-- Required task --
Find each line in the entries below that contains the word "further" and copy those lines out. Case matters.

-- Dataset content --
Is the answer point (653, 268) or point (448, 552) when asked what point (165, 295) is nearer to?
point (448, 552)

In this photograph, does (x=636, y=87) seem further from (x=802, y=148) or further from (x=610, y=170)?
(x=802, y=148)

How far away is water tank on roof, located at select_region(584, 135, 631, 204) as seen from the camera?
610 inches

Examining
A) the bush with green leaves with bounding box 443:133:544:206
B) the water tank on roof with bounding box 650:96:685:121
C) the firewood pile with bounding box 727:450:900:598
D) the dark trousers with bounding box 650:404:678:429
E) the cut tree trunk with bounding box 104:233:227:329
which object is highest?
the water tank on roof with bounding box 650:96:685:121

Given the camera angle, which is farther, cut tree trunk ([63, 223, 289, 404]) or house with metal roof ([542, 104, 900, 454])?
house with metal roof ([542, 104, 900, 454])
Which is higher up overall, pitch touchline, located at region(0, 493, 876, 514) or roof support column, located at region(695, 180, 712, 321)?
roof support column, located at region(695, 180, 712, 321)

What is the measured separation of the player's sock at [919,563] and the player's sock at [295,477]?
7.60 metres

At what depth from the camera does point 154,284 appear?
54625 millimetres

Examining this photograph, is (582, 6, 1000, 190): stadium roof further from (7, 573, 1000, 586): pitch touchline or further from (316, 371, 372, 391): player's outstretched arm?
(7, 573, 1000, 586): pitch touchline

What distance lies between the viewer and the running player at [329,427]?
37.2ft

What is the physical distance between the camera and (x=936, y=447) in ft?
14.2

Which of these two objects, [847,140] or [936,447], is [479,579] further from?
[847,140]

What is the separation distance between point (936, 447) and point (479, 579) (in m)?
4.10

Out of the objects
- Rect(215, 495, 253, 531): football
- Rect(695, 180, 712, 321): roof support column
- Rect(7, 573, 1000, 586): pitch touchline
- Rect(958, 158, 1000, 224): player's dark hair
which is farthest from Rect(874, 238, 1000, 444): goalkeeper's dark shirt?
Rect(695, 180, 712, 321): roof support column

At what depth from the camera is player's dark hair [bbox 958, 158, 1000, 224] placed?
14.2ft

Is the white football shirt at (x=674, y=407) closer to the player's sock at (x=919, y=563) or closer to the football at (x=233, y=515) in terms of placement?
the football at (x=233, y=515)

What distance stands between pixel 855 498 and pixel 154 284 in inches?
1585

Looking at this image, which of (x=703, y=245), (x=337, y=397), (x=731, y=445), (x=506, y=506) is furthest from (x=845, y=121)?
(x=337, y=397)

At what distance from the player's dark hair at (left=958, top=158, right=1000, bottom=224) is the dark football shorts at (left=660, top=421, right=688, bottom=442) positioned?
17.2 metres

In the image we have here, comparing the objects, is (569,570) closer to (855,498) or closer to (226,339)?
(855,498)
---
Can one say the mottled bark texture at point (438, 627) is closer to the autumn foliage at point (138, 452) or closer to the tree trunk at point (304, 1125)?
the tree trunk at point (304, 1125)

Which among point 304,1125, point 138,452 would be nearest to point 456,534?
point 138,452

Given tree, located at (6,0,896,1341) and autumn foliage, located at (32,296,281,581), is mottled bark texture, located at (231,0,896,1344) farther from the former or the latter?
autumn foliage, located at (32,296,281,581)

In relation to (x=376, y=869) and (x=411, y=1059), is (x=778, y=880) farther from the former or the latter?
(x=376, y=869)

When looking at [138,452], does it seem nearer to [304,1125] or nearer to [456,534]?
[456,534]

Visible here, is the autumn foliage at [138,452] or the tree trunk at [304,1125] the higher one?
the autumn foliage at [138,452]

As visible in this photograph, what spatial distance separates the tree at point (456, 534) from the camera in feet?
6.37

-- Problem solution --
In this photograph, does (x=636, y=87) seem further from (x=802, y=148) or further from (x=610, y=170)?
Examining this photograph, is (582, 6, 1000, 190): stadium roof further from (7, 573, 1000, 586): pitch touchline or further from (316, 371, 372, 391): player's outstretched arm?
Which of these two objects, [847,140] or [936,447], is [479,579] further from?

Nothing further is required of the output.